The experts Grist spoke to were hesitant to predict how past climate negotiations would have been different had negotiators been able to vote. But one could imagine stronger language around a “phaseout” of fossil fuels, rather than a “phase-down,” or stricter requirements for wealthy countries to lend money and other resources to poor countries that have done little to cause global warming yet are suffering the most from its consequences. Going forward, COP30 and future meetings might yield stronger collective commitments to ratchet up emissions reductions, even if they’re not legally binding and mostly serve as a “norm-setting” function for the rest of society.
Short of trying to introduce voting rules, Peringer, the professional facilitator, thinks future climate conferences should reinterpret consensus. Instead of conflating consensus with unanimity — meaning the enthusiastic, affirmative agreement of all parties — what if consensus meant that each country could simply “live with” a given decision?
“You only block consensus if you really believe that this is, like, so detrimental to the whole process, or in opposition to values that are held dear,” she said.

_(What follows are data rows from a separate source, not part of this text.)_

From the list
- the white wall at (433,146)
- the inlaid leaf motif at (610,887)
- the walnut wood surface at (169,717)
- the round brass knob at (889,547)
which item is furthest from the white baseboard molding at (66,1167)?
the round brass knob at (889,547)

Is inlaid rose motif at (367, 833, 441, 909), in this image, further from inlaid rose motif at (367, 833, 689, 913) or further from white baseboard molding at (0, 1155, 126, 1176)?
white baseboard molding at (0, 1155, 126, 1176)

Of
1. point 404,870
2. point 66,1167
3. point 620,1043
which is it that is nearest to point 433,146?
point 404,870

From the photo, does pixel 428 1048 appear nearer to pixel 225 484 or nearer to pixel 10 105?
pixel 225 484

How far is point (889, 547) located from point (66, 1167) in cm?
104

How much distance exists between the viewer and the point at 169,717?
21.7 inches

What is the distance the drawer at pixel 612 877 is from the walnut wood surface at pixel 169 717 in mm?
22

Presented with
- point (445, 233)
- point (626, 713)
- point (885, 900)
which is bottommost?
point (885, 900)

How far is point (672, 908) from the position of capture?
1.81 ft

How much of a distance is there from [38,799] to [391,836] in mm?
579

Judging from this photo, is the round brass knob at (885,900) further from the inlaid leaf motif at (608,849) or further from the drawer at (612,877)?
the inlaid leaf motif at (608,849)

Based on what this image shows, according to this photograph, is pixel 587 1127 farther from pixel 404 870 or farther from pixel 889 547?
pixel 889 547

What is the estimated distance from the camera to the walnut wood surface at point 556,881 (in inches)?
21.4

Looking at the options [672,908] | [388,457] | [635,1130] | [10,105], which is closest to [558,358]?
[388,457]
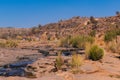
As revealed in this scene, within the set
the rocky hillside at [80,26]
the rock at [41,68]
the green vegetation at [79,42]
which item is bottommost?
the rock at [41,68]

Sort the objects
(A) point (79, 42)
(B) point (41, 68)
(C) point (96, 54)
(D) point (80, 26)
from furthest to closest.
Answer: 1. (D) point (80, 26)
2. (A) point (79, 42)
3. (C) point (96, 54)
4. (B) point (41, 68)

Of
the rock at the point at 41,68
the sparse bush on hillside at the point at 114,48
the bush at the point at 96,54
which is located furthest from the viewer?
the sparse bush on hillside at the point at 114,48

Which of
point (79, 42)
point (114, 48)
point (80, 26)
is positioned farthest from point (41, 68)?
point (80, 26)

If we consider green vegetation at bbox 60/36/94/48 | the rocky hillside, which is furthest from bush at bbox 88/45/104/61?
the rocky hillside

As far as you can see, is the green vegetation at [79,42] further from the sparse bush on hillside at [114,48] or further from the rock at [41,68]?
the rock at [41,68]

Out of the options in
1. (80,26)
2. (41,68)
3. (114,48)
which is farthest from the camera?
(80,26)

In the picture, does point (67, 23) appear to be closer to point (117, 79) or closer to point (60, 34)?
point (60, 34)

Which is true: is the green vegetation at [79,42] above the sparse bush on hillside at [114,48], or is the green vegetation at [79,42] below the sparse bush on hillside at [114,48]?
above

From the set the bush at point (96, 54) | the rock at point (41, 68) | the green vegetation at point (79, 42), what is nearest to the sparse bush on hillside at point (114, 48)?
the bush at point (96, 54)

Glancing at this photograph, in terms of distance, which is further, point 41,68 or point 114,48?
point 114,48

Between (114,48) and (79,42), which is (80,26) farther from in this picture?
(114,48)

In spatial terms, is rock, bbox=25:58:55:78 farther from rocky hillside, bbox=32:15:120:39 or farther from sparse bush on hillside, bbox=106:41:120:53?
rocky hillside, bbox=32:15:120:39

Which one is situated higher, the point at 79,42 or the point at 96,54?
the point at 79,42

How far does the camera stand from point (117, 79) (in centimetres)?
1773
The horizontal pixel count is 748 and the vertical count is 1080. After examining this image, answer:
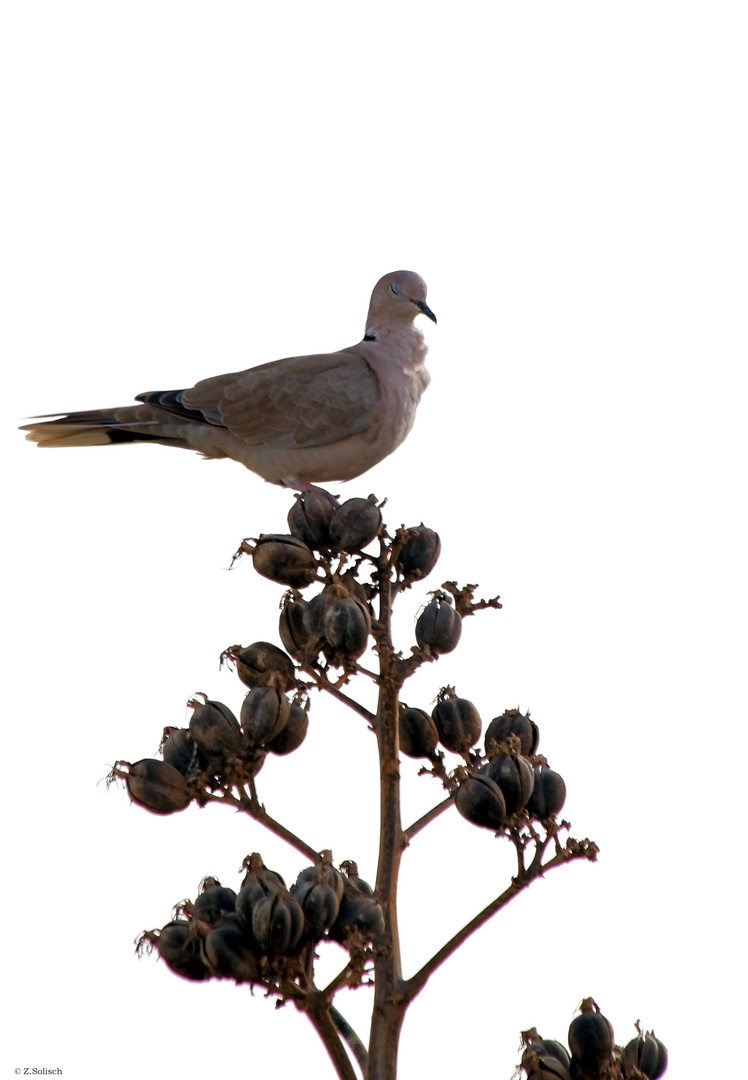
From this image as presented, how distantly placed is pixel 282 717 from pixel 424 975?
99cm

In an academic paper elaborating on this idea in 2023, Peringer suggested that COP facilitators should play a more active role in determining when consensus has been reached, and then asking any holdout countries to “stand aside” in the interest of the larger group. There’s already some precedent for this within climate negotiations, notably from COP16 in 2010. In order to adopt a package of decisions called the Cancún Agreements, then-COP president Patricia Espinosa overruled a last-minute objection from Bolivia, saying that “consensus does not mean that one country has the right of veto, and can prevent 193 others from moving forward.”

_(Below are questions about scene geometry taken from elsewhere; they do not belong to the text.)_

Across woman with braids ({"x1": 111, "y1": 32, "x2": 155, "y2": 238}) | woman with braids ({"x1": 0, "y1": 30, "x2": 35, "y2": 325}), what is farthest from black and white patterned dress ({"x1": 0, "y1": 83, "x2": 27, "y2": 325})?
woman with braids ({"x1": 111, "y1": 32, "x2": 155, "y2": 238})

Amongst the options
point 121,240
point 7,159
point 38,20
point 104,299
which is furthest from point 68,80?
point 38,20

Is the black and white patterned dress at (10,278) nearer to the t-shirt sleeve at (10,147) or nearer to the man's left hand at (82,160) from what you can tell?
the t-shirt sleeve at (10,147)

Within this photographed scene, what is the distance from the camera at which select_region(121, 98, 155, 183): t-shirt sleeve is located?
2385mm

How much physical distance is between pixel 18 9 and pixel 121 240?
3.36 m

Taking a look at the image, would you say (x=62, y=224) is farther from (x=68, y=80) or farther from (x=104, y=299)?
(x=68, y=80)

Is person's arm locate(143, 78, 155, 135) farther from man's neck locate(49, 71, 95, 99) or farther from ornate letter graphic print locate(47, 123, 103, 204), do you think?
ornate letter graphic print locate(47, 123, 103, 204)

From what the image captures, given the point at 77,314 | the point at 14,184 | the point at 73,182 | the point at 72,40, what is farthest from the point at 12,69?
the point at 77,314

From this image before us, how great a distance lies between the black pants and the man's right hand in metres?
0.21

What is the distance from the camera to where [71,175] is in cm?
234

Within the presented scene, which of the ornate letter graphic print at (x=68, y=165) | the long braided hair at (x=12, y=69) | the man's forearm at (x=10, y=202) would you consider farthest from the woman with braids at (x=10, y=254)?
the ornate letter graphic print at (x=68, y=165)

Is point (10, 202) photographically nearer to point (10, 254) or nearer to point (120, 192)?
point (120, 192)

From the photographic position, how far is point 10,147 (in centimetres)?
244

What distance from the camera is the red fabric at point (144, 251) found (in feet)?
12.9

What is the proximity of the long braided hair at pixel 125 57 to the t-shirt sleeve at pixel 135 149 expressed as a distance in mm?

Of course, it takes a skilled and confident facilitator to do something like that, and many of the recent COP presidents have not demonstrated this leadership ability. Plus, the tactic is less likely to work if there’s a larger group of countries blocking consensus.
One risk of moving away from the consensus decision-making model is that countries may feel alienated from the UNFCCC or Paris Agreement. If they’re overruled in an important decision, they may choose to simply opt out and walk away. This would obviously affect the treaty’s efficacy, since those countries most likely to leave are those with the deepest commitment to continuing to use oil, gas, and coal.
But to Erika Lennon, a senior attorney with the Center for International Environmental Law, the risks could be worth it. Oil-producing countries are already not participating in good faith, she said, and other nations are watering down their own ambitions to accommodate their delaying tactics. She and Blue Sky said they’re open to smaller coalitions of countries working at a much more ambitious level to phase out fossil fuel products, and using trade policy to influence other nations that refuse to get on board. This is an approach that has increasingly been floated in the context of the U.N. plastics treaty, which also lacks a voting mechanism and has similarly been plagued by delay tactics from petrostates.
At least one other international treaty, the Ottawa Treaty, followed this trajectory. After failed attempts by the U.N. to negotiate a ban on land mines, Canada launched its own process to hammer out an agreement in the late ’90s. The Ottawa Treaty now has more than 160 signatories, though several have recently withdrawn in light of Russia’s war in Ukraine.
“There is something to be said for saying, ‘We want everyone on board,’” Lennon said, referring to global climate negotiations. “But what we see is really just a stalling of progress … and the consequences of it are measured in people’s lives or livelihoods and in the destruction of potentially whole countries.”